It said that before, too — I was paraphrasing. "humb.ly" is a more trustable name than, say, "Megaupload", but they can say whatever they want.

What I want is some assurance like "The EFF has complete read-access to our platform and maintains a continuous independent audit of these services to verify that we comply with our own privacy assurances." The EFF is probably not the organization to do such a thing, but that's kind of what I'm looking for.

Humb.ly also makes park.io where the domain file.io is from.

So encrypt client-side?

I built a service for this a few years back - it encrypts and decrypts on each side, all in JS. It's pretty quick with web workers.


This is close to something I keep meaning to make.

It would be awesome if I could download the file without the password to verify that it's stored encrypted though.

That could be faked. The best way to ensure I'm not cheating is to watch the network requests and to look at the code (https://github.com/STRML/securesha.re-client/tree/master/jqu...).

You'll see the POST to the server going up encrypted, and the subsequent GET when you download the file coming down encrypted as a binary XHR.

Okay, but then the receiver has to know how to decrypt. Kind of narrows down who I can realistically send files to.

If you are that concerned about security you should be willing to deal with the effort of encrypting it client side and understanding how to also decrypt on the receiving side.

If paranoia is this high, why would a security policy text on a web page make any difference? They could claim anything they want, but you wouldn't have any idea if any actual encryption was happening, so best to do it yourself.

awesome - thanks!

I wrote a small shell script to make the upload process painless - (https://github.com/Prajjwal/dotfiles/blob/master/bin/fileio).

This is an extremely useful service, btw. I can see myself using this a lot. Kudos.

Although perhaps more constraining, why not use a website that uses WebRTC data channels to transfer the files? Then you can be more sure the data isn't persisting in a datacenter somewhere. Plus, it is more plausible that the service can remain free and private.
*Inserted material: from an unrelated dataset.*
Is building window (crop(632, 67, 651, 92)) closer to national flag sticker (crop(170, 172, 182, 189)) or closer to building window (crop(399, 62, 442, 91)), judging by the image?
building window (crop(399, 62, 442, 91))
I did exactly what you're suggesting at: https://filesender.io

As you pointed out, it is a bit more constraining due to the support for WebRTC and users behind an SNAT, but I think for the majority of users it works well.

You should probably filter out .exe files otherwise Chrome and other websites might block you off.

It might be a bug (could be a feature?) but when I paste the link into Slack, Slack visits the link and then when a contact goes to download it, it's already been deleted.

Love the site though. Maybe it's not designed for sharing files over services like Slack.

1. Nice implementation of a potentially useful micro service. 2. Nice domain name. 3. You should put more details in your FAQ like "no, this is not guaranteed to be a perfect technical solution" and "we'll happily work with law enforcement if you're a pedophile". 4. I always look down on services that don't have an immediate and obvious way of making money, as it'll likely be gone tomorrow. 5. MVPs are all well and good, but a few more simple features wouldn't hurt: time-based expiration, multiple downloads allowed and passwords, or whatever else seems simple and useful.

Data remanence is a really hard problem. Are you sure this lives up to your claims that "the file is completely deleted without a trace"? How are you storing them? Do they ever hit e.g. an SSD in plaintext?

Claims are irrelevant, data breaches happen all the time.

If you are concerned about the confidentiality of a file then use encryption or don't upload it to the internet.

"Also, no illegal files are allowed."

Is this a "(our lawyers made us put this in)" sentence?

It's not like there is a .ilgl file type, and with 1 time downloads DCMA takedowns are unlikely.

Do you think that it makes sense for a new ephemeral files hosting site to signal that it accepts child porn on its servers, in a jurisdiction where child porn is completely illegal and can potentially get the creators of the site onto a sex offender list? Is that wise? Why are we punishing people for being careful about this?

CYA language on a FAQ is not prevention. I am guessing that they are not performing heuristic analysis of uploaded files against NCMEC databases.

Is the NCMEC hashset even publicly available? Last time I checked you have to "partner" with them in order to possibly get a copy.

Personally I use http://filebin.net/ which has nice and simple looks and uses Drag & Drop for easy uploading. Source available at : https://github.com/espebra/filebin

It is made in Flask and is licensed in AGPL.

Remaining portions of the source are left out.